Stated exercise 1:
Collect every line of the records that contains the string "wall", treating uppercase and lowercase as different.

───── Document

Jared Parr posted video of the encounter on YouTube.

A Rockville video blogger made news  last week after his attempt to record police officers who stopped him took a turn for the worse.

Jared Parr, the 25-year-old creator of the YouTube channel Rockville CopWatch, was pulled over by Montgomery County Police on Jan. 15.

Parr told WJLA on Thursday that the police officers tried to intimidate him after they learned he was recording the interaction. 

What’s in the video

Parr’s video was posted to YouTube on Feb. 15 and had more than 4,000 views as of Friday evening.  He has posted 12 videos on the channel since July 2011.

The first portion of the clip is blacked out and audio-only. There's actually no sound until about one-minute into the footage. It's not too long before the police officer in the clip notices he’s being recorded:

Police: You’re not allowed to do that. That’s against the law to audio record without my permission.”

──────────

Stated exercise 2:
Carry on the news report about the Rockville video blogger's traffic stop, starting right after its final sentence.

───── Given records

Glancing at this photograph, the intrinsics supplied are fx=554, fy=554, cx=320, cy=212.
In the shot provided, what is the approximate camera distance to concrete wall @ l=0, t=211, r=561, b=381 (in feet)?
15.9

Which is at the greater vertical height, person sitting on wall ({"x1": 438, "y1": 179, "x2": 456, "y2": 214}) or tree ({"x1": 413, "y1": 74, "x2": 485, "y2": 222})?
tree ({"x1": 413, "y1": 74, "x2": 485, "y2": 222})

──────────
───── Given records

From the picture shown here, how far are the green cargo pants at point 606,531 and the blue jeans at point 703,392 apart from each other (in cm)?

──────────

Task result 1:
In the shot provided, what is the approximate camera distance to concrete wall @ l=0, t=211, r=561, b=381 (in feet)?
Which is at the greater vertical height, person sitting on wall ({"x1": 438, "y1": 179, "x2": 456, "y2": 214}) or tree ({"x1": 413, "y1": 74, "x2": 485, "y2": 222})?

Task result 2:
Two minutes into the clip—after some verbal back and forth between the officer and Parr—two officers appear on the screen. Parr eventually gets out of the car and after some jumpy, incoherrent footage, the video clip cuts off abruptly.

Was Parr right?

Despite his pleadings and claims that police were infringing on his rights, Parr was arrested on charges of obstructing and hindering, according to court records accessed online.

A Montgomery County Police spokesman told WJLA that the police officer was wrong to tell Parr that he couldn’t record “because department policy tells officers anyone has the right to record them while in public.”

In 2010, a judge ruled that Maryland’s wiretapping law, “does not protect discussions between police officers and civilians that take place in public sight, such as a traffic stop for a making a right turn on a red light when it's not allowed,” according to DCist, which also picked up this story.

Speak out: Do you agree with Parr? Please post your comments below.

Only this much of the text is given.